Le Parti awami des Travailleurs (AWP) refuse pour sa part de s’en remettre aux militaires. Si les attentats aveugles sont généralement le fait de mouvements de type taliban, la répression sociale « ciblée » est le fait des forces armées et des tribunaux antiterroristes : syndicalistes enlevés et torturés par les Rangers, représentants paysans assassinés, condamnations de militants de gauche à des peines de prisons à vie, « disparition » de nationalistes baloutches… Il y a au Pakistan une terreur d’Etat exercée contre le mouvement social, au service des grandes familles possédantes. Les accusations infondées de « terrorisme », d’atteinte à la sureté nationale, nourrissent l’arbitraire tout autant que le « crime » de blasphème.

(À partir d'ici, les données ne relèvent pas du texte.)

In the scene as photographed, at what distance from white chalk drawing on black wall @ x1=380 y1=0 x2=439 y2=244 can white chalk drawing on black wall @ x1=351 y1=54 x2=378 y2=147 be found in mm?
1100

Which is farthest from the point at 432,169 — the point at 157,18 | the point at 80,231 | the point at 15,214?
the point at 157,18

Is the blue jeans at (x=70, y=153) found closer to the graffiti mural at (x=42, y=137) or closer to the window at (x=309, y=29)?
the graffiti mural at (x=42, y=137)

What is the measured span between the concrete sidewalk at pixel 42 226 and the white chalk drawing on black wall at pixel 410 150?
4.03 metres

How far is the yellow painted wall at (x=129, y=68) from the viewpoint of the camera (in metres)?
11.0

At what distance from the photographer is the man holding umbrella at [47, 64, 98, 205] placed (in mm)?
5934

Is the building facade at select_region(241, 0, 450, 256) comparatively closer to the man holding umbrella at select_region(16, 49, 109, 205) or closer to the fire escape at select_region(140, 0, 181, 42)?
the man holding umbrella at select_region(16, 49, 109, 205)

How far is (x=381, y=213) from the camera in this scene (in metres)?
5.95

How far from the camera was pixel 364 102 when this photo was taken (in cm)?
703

Ainsi de nombreux cadres de masse membres de ou soutenus par l’AWP sont actuellement en détention sous de faux chefs d’accusation.
L’AWP exige du gouvernement qu’il combattent plus efficacement le terrorisme religieux – mais par le renforcement des institutions civiles et non militaires, en recourant à la police et non à l’armée, par la nationalisation des écoles coraniques, la modification des programmes scolaires pour lutter contre le suprématisme religieux et les discours de haine, l’abrogation des lois discriminatoires envers les minorités, le respect de la liberté de presse, l’abandon des politiques néolibérales qui aggravent les inégalités et l’insécurité sociale…
Nusrat Hussain, secrétaire général de l’AWP de la branche Islamabad/Rawalpindi a expliqué lors d’une conférence de presse, que « dans cette situation alarmante, le Parti awami des Travailleurs juge qu’un engagement ferme en faveur de la laïcité (secularism) – les lois et fonctions de l’Etat étant séparées de la religion – est essentiel à la protection et aux libertés de toutes les citoyennes et tous les citoyens, en particulier les minorités religieuses » [4].
L’AWP a conclu son communiqué du 28 mars par un appel à l’unité : « Il est grand temps de forger une nouvelle histoire de paix et d’égalité radicales à partir des décombres de notre passé violent. Toutes les forces progressistes, laïques et démocratiques doivent se regrouper sous la bannière de la paix, de la justice et de l’égalité radicales pour toutes et tous. » [5].
Cet appel doit être entendu à l’échelle internationale. En Occident, le Pakistan n’a souvent été perçu que comme un « ailleurs », un pays étranger au sens où les tourments subis n’ont aucune commune mesure avec les nôtres. L’évolution du terrorisme djihadiste là-bas et ici, les réponses sécuritaires là-bas et ici, montrent que nous vivons bien dans le même monde. Il ne suffit plus d’affirmer des solidarités, il faut aussi mener des combats communs pour le droit à la vie là-bas et ici.